There is light at the end of the tunnel. Parents and policymakers have generally had enough, and schools are now on the path to completely re-open in most states and territories, if they aren’t already open.
This is thanks in part to increasing concerns about the negative effects of school closures on many students, particularly those from disadvantaged families — not to mention the growing realisation that it’s practically impossible for most parents to simultaneously work from home and supervise their children’s education.
It has also put unnecessary strain on schools to deliver both face-to-face and online classes, while monitoring ‘attendance’ of some students on-site and some at home.
These issues should have been obvious from the start (after all, schools exist for a reason). Asking parents to keep their children at home with only limited exceptions was always problematic.
New independent research for the National Cabinet has confirmed the downsides of learning from home. For example, it is estimated that disadvantaged students could fall four weeks behind in reading and six weeks behind in numeracy if online delivery continues for two terms.
In addition, expert medical advice for the past month has been there is no reason to keep schools closed. A report from the National Centre for Immunisation Research and Surveillance found an “extraordinarily” low rate of COVID-19 transmission in schools and that there were no cases of students infecting staff.

§ WORK TO BE COMPLETED
Can you continue the article on reopening schools from where it stops? The material after this has nothing to do with the text.

§ DATA SUPPLIED
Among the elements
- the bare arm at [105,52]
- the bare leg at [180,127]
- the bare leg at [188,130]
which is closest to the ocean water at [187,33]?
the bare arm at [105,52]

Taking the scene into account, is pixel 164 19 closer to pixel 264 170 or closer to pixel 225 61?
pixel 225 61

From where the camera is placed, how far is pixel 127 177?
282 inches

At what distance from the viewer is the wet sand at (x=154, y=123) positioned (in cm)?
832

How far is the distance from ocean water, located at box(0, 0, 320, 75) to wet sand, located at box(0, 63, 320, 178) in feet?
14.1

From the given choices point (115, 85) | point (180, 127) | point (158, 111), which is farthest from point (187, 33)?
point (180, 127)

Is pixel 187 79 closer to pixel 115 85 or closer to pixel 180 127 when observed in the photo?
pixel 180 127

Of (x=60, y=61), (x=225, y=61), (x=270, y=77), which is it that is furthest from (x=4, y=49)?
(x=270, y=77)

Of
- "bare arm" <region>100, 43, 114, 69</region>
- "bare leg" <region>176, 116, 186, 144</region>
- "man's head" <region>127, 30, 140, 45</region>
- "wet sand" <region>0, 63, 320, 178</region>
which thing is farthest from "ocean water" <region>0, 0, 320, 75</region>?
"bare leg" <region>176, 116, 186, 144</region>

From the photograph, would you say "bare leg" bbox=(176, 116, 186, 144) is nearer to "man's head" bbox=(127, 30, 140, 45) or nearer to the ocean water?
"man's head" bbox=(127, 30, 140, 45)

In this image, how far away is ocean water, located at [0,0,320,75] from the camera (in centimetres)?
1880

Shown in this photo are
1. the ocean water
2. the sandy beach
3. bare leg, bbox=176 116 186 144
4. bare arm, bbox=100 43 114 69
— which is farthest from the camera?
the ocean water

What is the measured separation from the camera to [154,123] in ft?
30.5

§ OUTPUT
It was merely a union-influenced political decision by state governments to ask all parents to keep their children at home if possible.
The current advice to parents varies significantly between states and territories, and between sectors.
In NSW, for example, government schools will move back to normal in a phased return over a month, starting with all students attending school just one day a week (a confusing approach that has been rightly questioned by education unions).
The staggered plan is especially concerning for Year 12 students in government schools, who may fall behind students at non-government schools with more face-to-face teaching. Hopefully, the NSW government will accelerate the re-opening process for Year 12s.
Victoria is an exception, with the state government maintaining all students should continue learning from home if possible. This is clearly against the expert medical and educational advice given to the National Cabinet. If it continues for too long, it will potentially cause substantial educational harm with little medical benefit.